— start of DOCUMENT SECTION —

On Good Friday four years ago the Mexican army, with bayonets, moved onto the future Post land, cleared out squatters who had lived there for generations and bulldozed their huts. This move was not greatly popular with the squatters, but real-estate speculators cheered it as progress of the happiest sort. Post himself estimates that since the onset of the Tres Vidas project, land in the area is worth more than 10 times what it cost him to buy it. "The one big reason for the existence of Tres Vidas is to make money on land development around the club," says an Acapulco real-estate dealer. Post admits that the initiation fees, monthly dues and even the exorbitant daily rental on a suite or villa at Tres Vidas can never pay half of what the club cost to build and operate.

"I'm not crazy," Post says. "I didn't go into this to lose my shirt. But I don't intend to make a profit off the members of Tres Vidas. My return will be in the adjoining land, in rising property values." He intends to build a public golf course and other hotels on his land outside the Tres Vidas walls, to create a new Miami Beach-like resort strip, another tourist city reaching down the Costa Chica. Already J. Paul Getty, D. K. Ludwig and Warren Avis are deeply involved in resort developments near Tres Vidas and potential investors step off nearly every airliner into the dazzling heat.

— end of DOCUMENT SECTION —

▸ **REQUIRED TASK A**
In the passage on the Tres Vidas project, why does Post expect to come out ahead even though the club's fees, dues and rentals can never cover half its cost? Answer in one to three sentences.
▸ **REQUIRED TASK B**
From the passage on the Tres Vidas project, quote the stretch from "On Good Friday" through "build and operate.".

— start of INFORMATION SHOWN —

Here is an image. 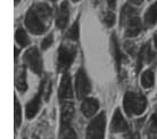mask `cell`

— end of INFORMATION SHOWN —

▸ **WRITTEN ANSWER A**
Post does not intend to profit from the members of Tres Vidas. He expects his return to come from the adjoining land through rising property values. He estimates that land in the area is already worth more than 10 times what he paid for it.

▸ **WRITTEN ANSWER B**
On Good Friday four years ago the Mexican army, with bayonets, moved onto the future Post land, cleared out squatters who had lived there for generations and bulldozed their huts. This move was not greatly popular with the squatters, but real-estate speculators cheered it as progress of the happiest sort. Post himself estimates that since the onset of the Tres Vidas project, land in the area is worth more than 10 times what it cost him to buy it. "The one big reason for the existence of Tres Vidas is to make money on land development around the club," says an Acapulco real-estate dealer. Post admits that the initiation fees, monthly dues and even the exorbitant daily rental on a suite or villa at Tres Vidas can never pay half of what the club cost to build and operate.